# Text passage
<<<<

We can see that the performance of the neural network surpasses the logistic regression classifier by about two percentage points and that it performs generally better on unseen data than LR.
This is expected as the MLP is able to better represent the data (in the hidden layer) before passing it forward to a logistic regression head.
The difference in accuracy, however, is relatively negligable compared to the difference in CO2 emissions and training time, and in a real world setting these might be more important than sheer performance.
Both classifiers performed very reliably, and I would certainly deem them to be usable in a production setting with both of themm boasting F1 scores above 0.9.

## Potential Limitations
No experimentation with the hyperparameters was done in the code, and default parameters were used in almost all scikit-learn estimators.

### Vectorization
TF-IDF weighting was used on bag-of-words representations and stop words were removed as part of the preprocessing.
Reducing the dimensionality of the language representations would probably have benefitted the performance of both classifiers.

>>>>

# What this task involves
Write out the classifier comparison text above word for word, in full.

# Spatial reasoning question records

<<<<

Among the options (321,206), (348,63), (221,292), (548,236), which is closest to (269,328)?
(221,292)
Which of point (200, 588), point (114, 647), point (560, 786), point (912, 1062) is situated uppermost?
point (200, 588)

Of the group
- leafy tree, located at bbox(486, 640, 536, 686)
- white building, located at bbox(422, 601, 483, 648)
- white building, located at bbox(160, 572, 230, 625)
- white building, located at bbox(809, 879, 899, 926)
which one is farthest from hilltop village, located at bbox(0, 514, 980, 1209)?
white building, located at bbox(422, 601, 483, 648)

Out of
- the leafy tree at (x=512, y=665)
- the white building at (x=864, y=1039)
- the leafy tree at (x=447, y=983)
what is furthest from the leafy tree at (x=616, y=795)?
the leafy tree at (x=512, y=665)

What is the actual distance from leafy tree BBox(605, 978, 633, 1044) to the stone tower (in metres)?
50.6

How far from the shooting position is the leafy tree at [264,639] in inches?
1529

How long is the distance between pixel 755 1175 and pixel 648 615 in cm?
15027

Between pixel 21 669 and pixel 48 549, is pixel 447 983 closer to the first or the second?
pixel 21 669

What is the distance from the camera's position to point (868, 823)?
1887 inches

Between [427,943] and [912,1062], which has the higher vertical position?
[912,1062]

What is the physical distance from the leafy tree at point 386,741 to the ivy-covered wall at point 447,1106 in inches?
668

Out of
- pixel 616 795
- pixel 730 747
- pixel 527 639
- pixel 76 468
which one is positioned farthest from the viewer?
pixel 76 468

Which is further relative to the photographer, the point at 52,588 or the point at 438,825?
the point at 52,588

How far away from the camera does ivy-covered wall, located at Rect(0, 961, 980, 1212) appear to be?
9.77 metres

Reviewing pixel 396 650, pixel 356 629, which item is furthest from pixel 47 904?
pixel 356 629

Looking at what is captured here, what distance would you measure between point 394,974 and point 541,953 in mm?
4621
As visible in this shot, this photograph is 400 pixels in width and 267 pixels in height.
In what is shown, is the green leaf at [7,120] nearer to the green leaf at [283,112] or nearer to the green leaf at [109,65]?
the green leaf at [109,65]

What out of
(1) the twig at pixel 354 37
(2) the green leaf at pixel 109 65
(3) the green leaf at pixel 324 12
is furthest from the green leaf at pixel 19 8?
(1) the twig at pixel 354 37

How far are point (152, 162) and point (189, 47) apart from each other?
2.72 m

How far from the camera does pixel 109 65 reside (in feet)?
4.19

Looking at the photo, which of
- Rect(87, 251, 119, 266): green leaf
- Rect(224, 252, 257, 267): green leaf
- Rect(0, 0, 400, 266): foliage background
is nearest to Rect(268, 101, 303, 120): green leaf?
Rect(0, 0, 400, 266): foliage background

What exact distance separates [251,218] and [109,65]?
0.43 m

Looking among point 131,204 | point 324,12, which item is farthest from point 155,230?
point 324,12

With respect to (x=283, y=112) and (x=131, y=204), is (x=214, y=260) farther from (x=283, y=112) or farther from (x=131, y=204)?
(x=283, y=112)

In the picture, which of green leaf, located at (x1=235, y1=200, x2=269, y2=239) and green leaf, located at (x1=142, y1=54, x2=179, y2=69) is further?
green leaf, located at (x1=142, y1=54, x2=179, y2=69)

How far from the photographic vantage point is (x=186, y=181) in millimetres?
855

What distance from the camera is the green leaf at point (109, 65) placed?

>>>>

# Task output
We can see that the performance of the neural network surpasses the logistic regression classifier by about two percentage points and that it performs generally better on unseen data than LR.
This is expected as the MLP is able to better represent the data (in the hidden layer) before passing it forward to a logistic regression head.
The difference in accuracy, however, is relatively negligable compared to the difference in CO2 emissions and training time, and in a real world setting these might be more important than sheer performance.
Both classifiers performed very reliably, and I would certainly deem them to be usable in a production setting with both of themm boasting F1 scores above 0.9.

## Potential Limitations
No experimentation with the hyperparameters was done in the code, and default parameters were used in almost all scikit-learn estimators.

### Vectorization
TF-IDF weighting was used on bag-of-words representations and stop words were removed as part of the preprocessing.
Reducing the dimensionality of the language representations would probably have benefitted the performance of both classifiers.